In mathematical programming, we were introduced to two types of algorithms: explorative and exploitative. Exploration is collecting new information in order to make a new decision. Whereas exploitation is making the best use of the information one has to arrive at something.
One simple example to illustrate this. You take the same route to go to the office every day. You know it takes 30 mins. Now someday you decide to change your known route and explore the other possible routes possible. Now the new route may take 35 mins or 23 mins. You’ll only know that once you actually take the new route. The first one in this case exploitation, where you know that it will take 30 mins and you just want to reach your office within that time. The 2nd one is the case of exploration.

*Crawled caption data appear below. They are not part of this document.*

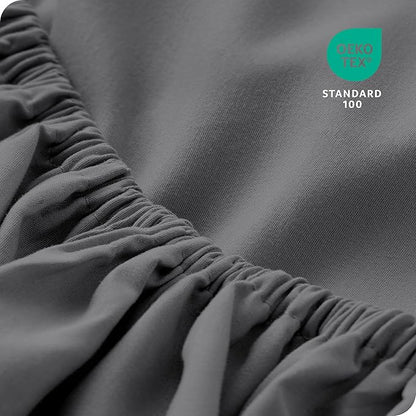 Bare Home 5-Pack Fitted Bottom Sheets Twin Extra Long - Image 5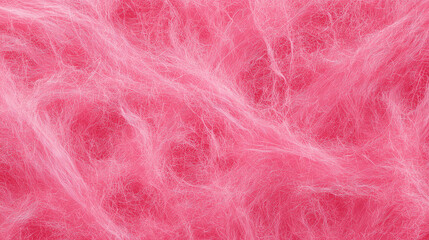 Obraz premium Macro close up of pink fiberglass insulation batt with soft tangled fibrous strands
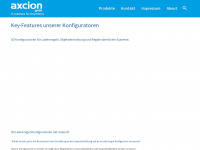 axcion.ch Webseite Vorschau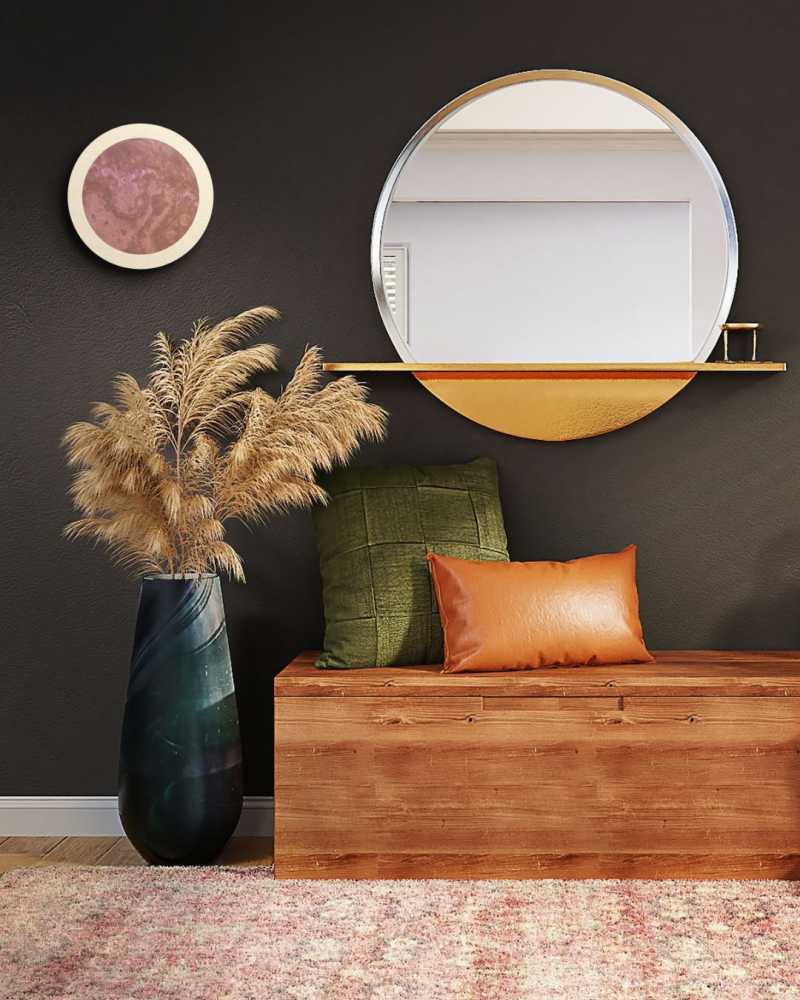 LED Wandleuchte Stein Terra Rosso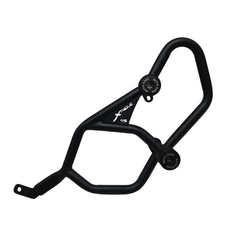 Motocare 4 slider crash guard installed on Hero Xtreme 250R motorcycle engine protection frame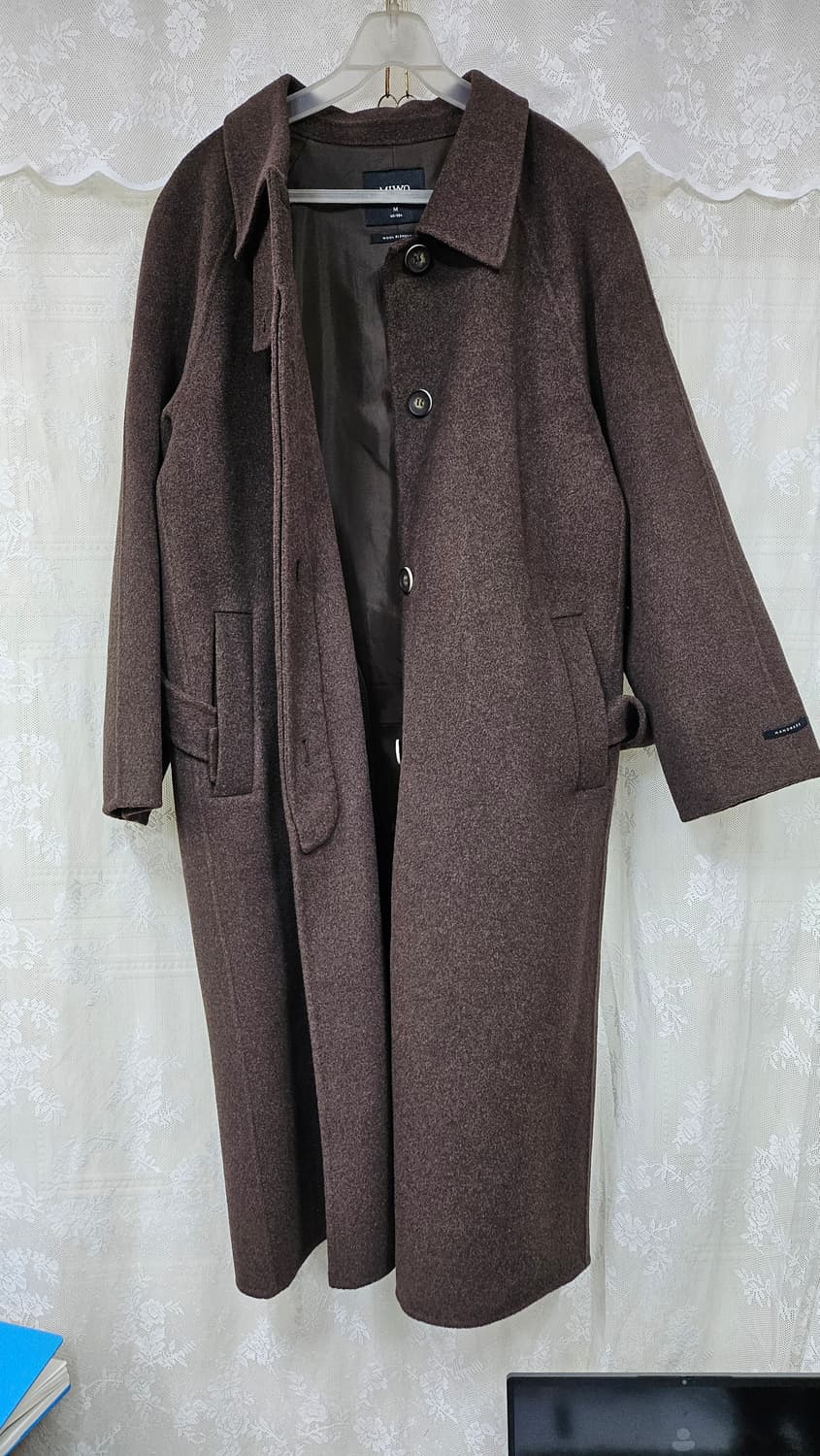 미쏘 핸드메이드   브라운 코트 M 상품이미지1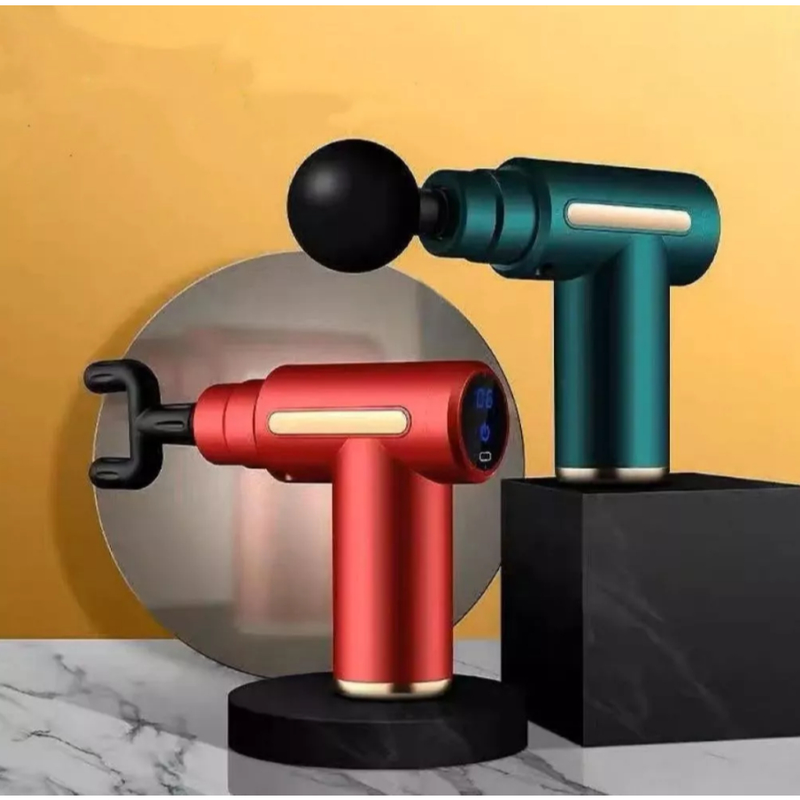 Massageador Elétrico Profissional Muscular Pistola Original Massagem Gun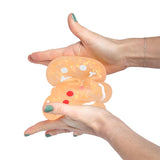 Jumbo Glitter Gingerbread Cookie Squishy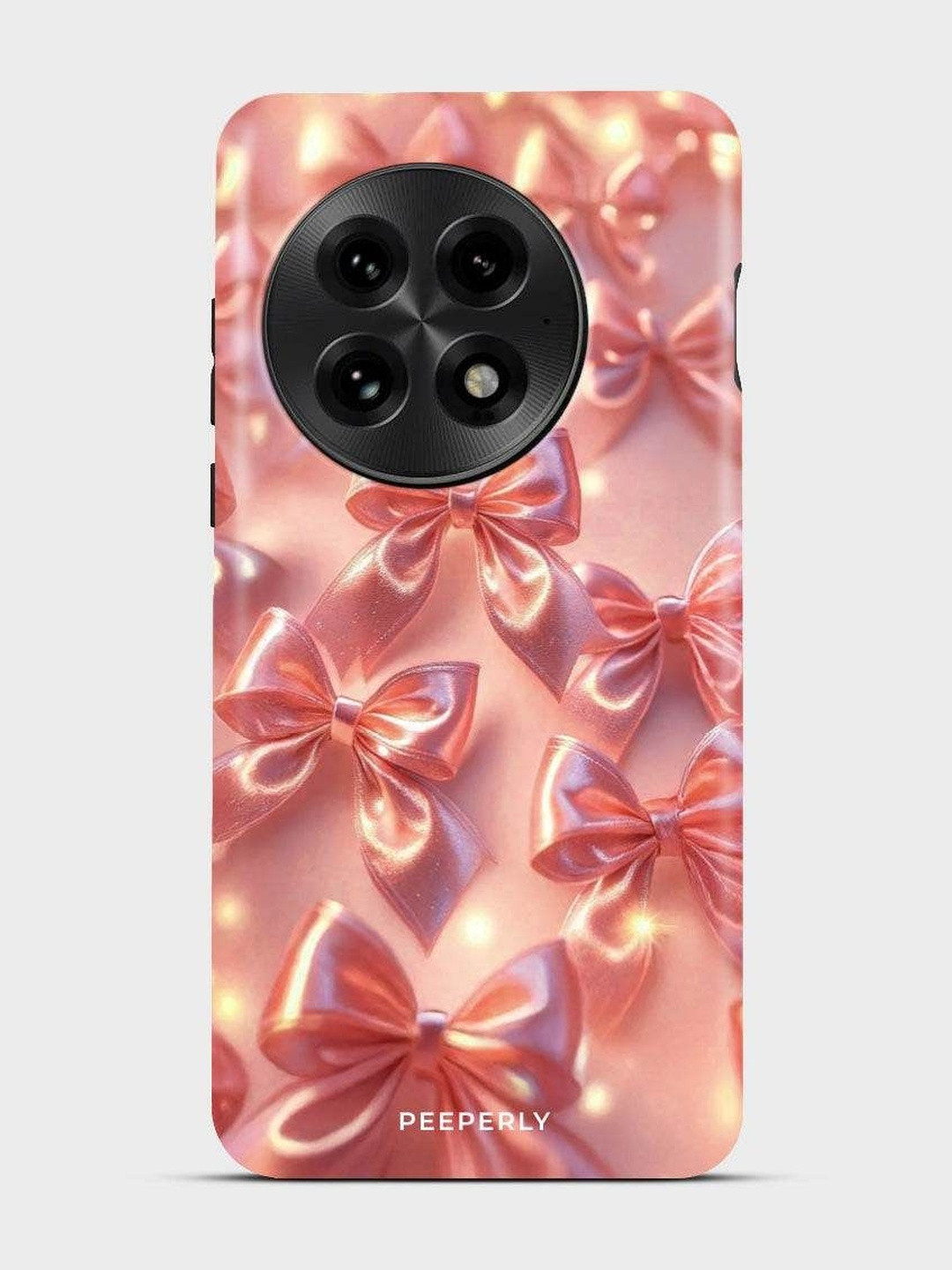 PEEPERLY Women Bow Surprise Inside Printed Impact Resistant OnePlus 11 5G Back Case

A lot of choices we make come down to this exploration vs exploitation framework, specially when we have the full authority of making the decision.

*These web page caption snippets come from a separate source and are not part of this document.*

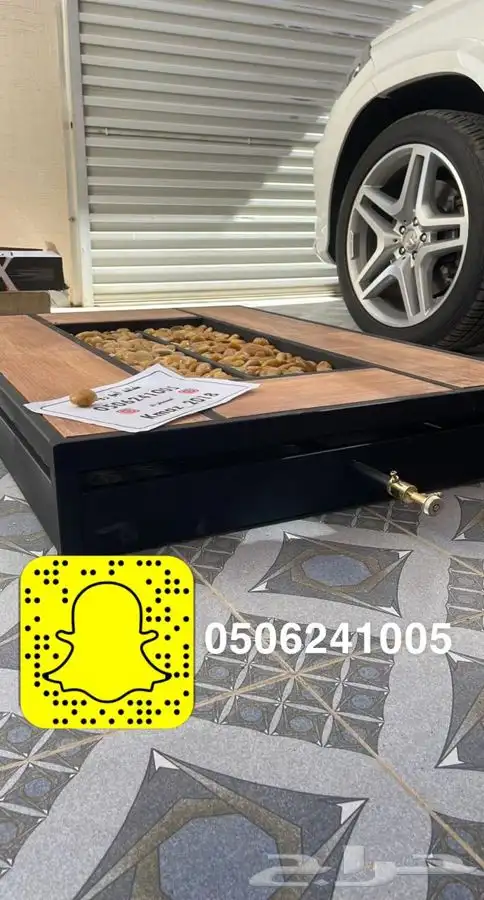 طاولات او منقد تدفئه خارجيه سيراميك مشبات منقل حدايق 61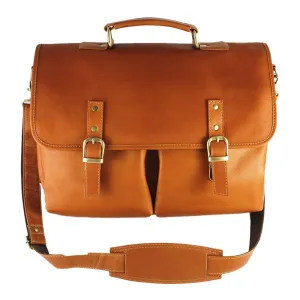 DayTrekr Leather Slim Flap Brief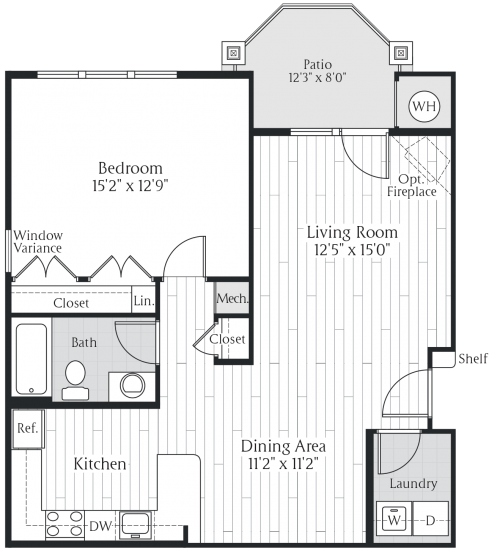 Floor Plans Jefferson Arbors at Broadlands Ashburn VA Apartments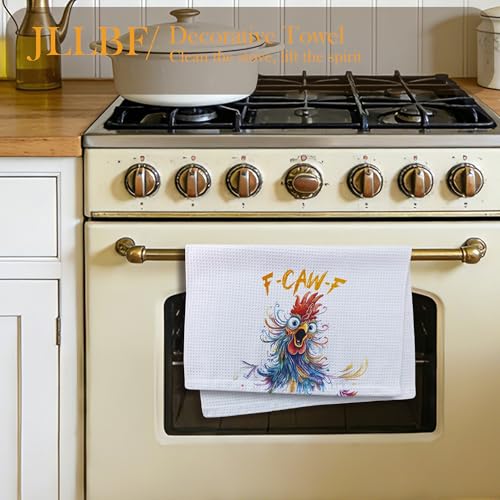 Funny Chicken Kitchen Towels 16x24 Inch, Chicken Gifts for Women Men Lovers, Sarcastic Farm Animal Hand Tea Towels for Farmhouse Kitchen Bathroom Decor - color: Chicken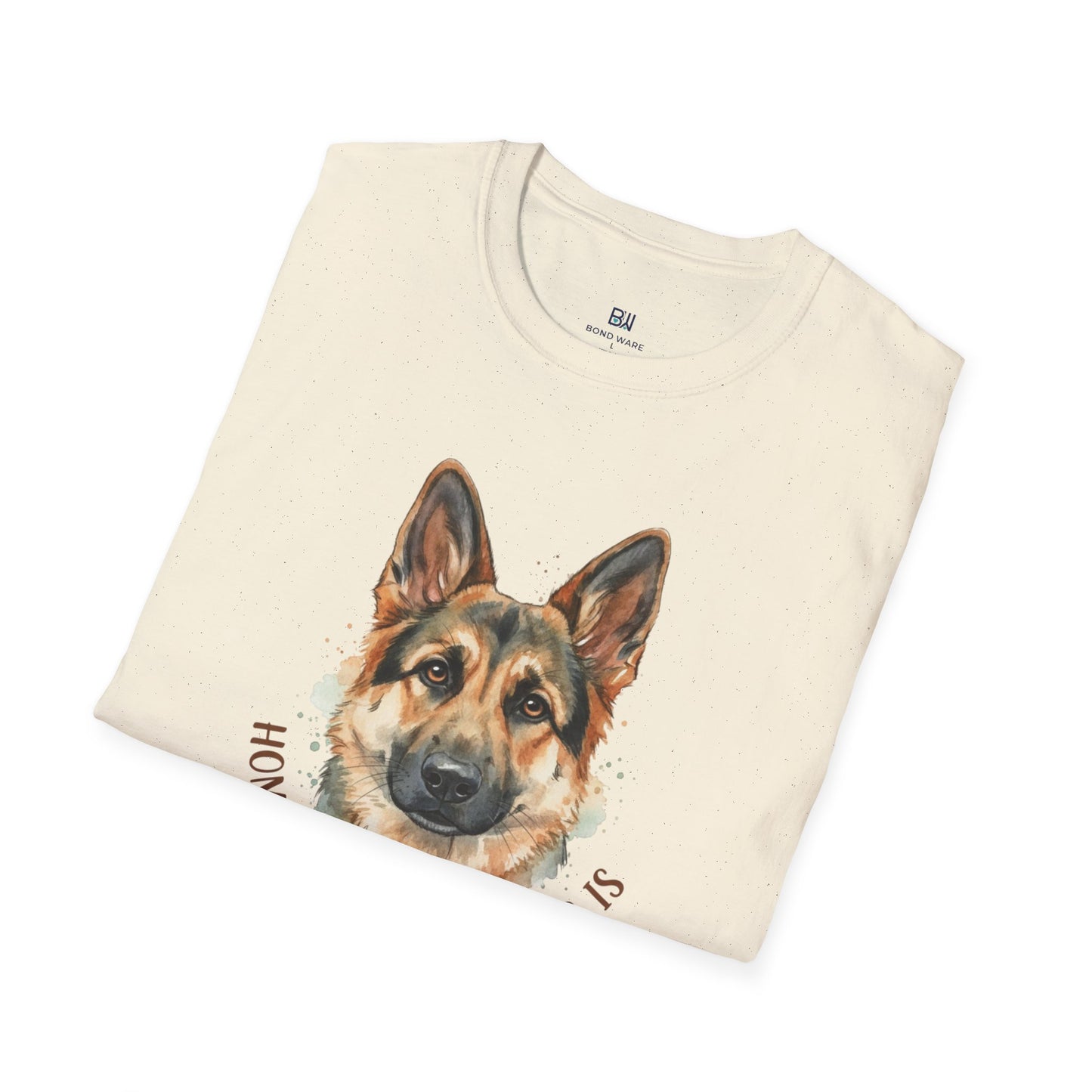"Home is Where the Dog Is" Watercolor GSD T-Shirt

Recently I was talking to a peer who has recently entered the arranged marriage set-up. His first-ever match had great compatibility with him. Even both of them started liking each other. But on a fine morning, he thought of “exploring” other options to see if someone was more compatible. It has been more than 6 months, and he is yet to find another suitable partner like the first one.

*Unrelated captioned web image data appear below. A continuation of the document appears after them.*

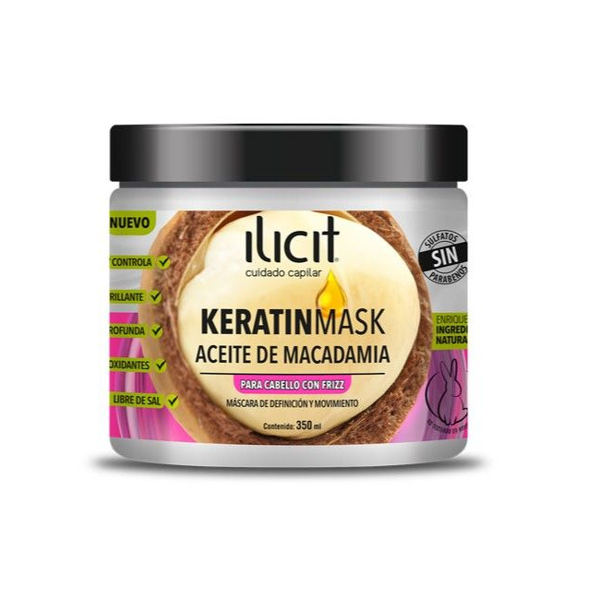 ILICIT - MASCARA - KERATINA - MACADAMI - 350 GRS
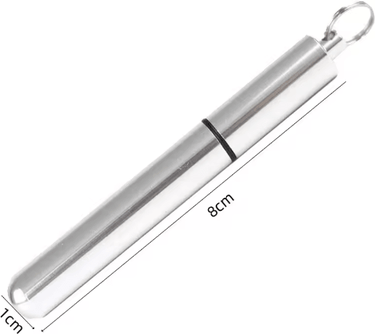 Inspire Picks Portable Stainless Steel Toothpick Holder Case Rustproof Sealed Storage Container silver B 80x11mm
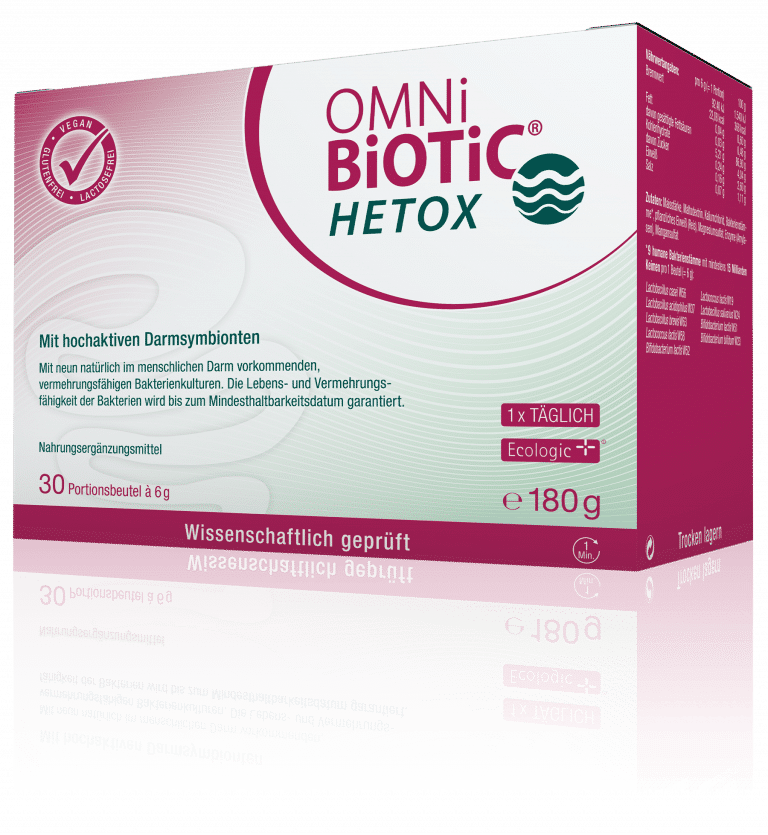 OMNi-BiOTiC® HETOX - Darm und Leber – eng verbunden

So the question comes here: when to explore and when to exploit?
I think one key component to look into here is the opportunity cost of a decision. Simply put: it is the difference in value between the return from the best option not chosen and the option chosen. For example, take the case of driving. There exists a path which will lead you to your office in 25 mins. But you didn’t explore that, and continue following the same old path. The opportunity cost here is 5 mins.
So, the cases where the opportunity cost is very little, you can afford to explore more and more. Even if instead of the route with 25 mins, you ended up in a route that takes 40 mins. 10 mins (from your current known duration) won’t harm you much.
But, on the other hand, the opportunity cost of losing a compatible partner is quite high. In cases like these, it is best to exploit the already-known state.
Opportunity cost is also something that has helped me tackle anxiety in daily life, but more on that later.
There are areas in life where you need to explore and exploit at the same time. Take for example the standard Machine Learning roles in the industry. What generally happens here is that you’re presented with a problem statement. You narrow down 2-3 suitable algorithms (if you don’t know the math this number will be 7-8) and from that you first explore and try out different algos. And once you finalise the most suitable one, you go ahead with exploiting it (with hyperparameter tuning and other improvements).
The kind of work I (or my/our current team) do requires exploiting first and then exploring. We first send out our initial analyses and reports to the stakeholders. Then we receive new information (feedback and abuses) and then we use the new info to improve the current model and analysis.
My current manager, a few months ago, had summed up the exploration vs exploitation dilemma eloquently (knowingly or unknowingly): “Don’t let the prospect of the perfect work disrupt your current good work”
Often in life, the good is all we need.